A product's value is never just a matter of "Put X in and get Y out," especially when inducing such immeasurable variables as "marketing" into the equation If that were the case, then one could figure-finagle such that everything is sold for a loss. Because everything is ultimately about marketing. But it's not so much the goods that are being sold as the service.
Take cars for example. Most make/models never recoup their production costs; many fail to even pay for the R&D. Manufactures over produce to the point where there are massive lots filled with seemingly endless boundaries of (otherwise brand new) unsold cars. Granted, the production cost of each individual car isn't
that much, relatively speaking, but when the cost of all of them is added together, it becomes a rather significant scab on the model's annual take.
Yet car commercials are just about the most frequent and ubiquitous form advertising around. I read somewhere once that the combined cost all the major car companies spend on advertising could pay for one car for each American family.
The thing is, you might see F-150, Prius, and Beetle commercials, but they aren't
really selling the cars. They're selling Ford, Toyota, and Volkswagen.

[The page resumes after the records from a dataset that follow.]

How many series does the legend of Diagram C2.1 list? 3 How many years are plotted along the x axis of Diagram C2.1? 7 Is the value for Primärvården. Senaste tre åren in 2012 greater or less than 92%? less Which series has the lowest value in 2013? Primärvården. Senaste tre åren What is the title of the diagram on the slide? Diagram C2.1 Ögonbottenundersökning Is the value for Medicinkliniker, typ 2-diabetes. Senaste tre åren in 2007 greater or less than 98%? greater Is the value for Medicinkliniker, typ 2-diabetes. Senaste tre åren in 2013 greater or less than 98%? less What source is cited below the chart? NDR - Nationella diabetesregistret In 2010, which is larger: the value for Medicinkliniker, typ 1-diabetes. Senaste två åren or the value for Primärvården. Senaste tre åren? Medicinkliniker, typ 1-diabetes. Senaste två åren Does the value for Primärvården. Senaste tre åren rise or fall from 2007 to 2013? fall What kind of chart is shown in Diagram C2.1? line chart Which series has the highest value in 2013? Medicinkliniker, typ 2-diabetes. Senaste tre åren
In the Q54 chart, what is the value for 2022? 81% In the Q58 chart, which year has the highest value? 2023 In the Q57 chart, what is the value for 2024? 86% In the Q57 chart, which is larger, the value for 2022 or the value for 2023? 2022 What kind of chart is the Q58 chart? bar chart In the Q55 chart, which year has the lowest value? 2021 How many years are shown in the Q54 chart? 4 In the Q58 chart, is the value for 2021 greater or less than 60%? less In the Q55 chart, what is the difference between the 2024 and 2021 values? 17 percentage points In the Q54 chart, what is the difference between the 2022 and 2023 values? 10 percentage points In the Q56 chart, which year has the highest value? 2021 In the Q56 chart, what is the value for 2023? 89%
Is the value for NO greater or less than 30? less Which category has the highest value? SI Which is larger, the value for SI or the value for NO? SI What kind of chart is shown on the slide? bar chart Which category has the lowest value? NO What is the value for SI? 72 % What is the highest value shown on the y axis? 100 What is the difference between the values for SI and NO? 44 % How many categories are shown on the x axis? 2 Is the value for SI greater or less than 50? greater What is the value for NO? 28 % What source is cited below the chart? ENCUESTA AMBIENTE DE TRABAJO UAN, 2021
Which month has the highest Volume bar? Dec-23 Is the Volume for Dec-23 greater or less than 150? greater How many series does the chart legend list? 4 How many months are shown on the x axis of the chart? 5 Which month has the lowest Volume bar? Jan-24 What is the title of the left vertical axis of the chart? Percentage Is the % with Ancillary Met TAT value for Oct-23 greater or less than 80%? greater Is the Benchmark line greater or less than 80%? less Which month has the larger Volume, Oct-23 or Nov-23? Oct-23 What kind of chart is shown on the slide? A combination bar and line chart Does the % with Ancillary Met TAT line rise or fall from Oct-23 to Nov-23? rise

Consumer electronics works much the same way. The electronics manufactures know that if they sold their refrigerators, microwave ovens, and color TVs at prices necessary to get their money back in a reasonable amount of time, they'd have to price those things much higher than what is viably marketable. Video game consoles are notorious for this.
Sony doesn't put out Playstation commercials just to sell Playstations. It does it more to sell Sony. (Not that its done a very good job of this lately.

) In fact, in many of these commercials the Sony logo appears as much--if not more--than the Playstation logo.
Companies do this to promote consumer happiness and confidence. Consumer happiness and confidence translates into shareholder happiness and confidence.
It's no different with movies. The Paramount logo appears in the STiD trailer just as much as the
Star Trek logo. The trailer isn't jus their to tell people theirs a new Trek movie coming out. It's there to ensure people Paramount--and in turn, Viacom--is still relevant. Stocks go up. (Ideally, of course.)
Therefore, it's not very accurate to put Star Trek's marketing costs solely on Star Trek. It's money that Paramount had already set aside for advertising as was going to spend anyway. They budget their estimated marketing costs annually and allocate accordingly. In some years Star Trek has seen a bigger piece of that pie. In some years not.
So saying that a film has to make at least twice its budget to "pay for advertising" is nonsense.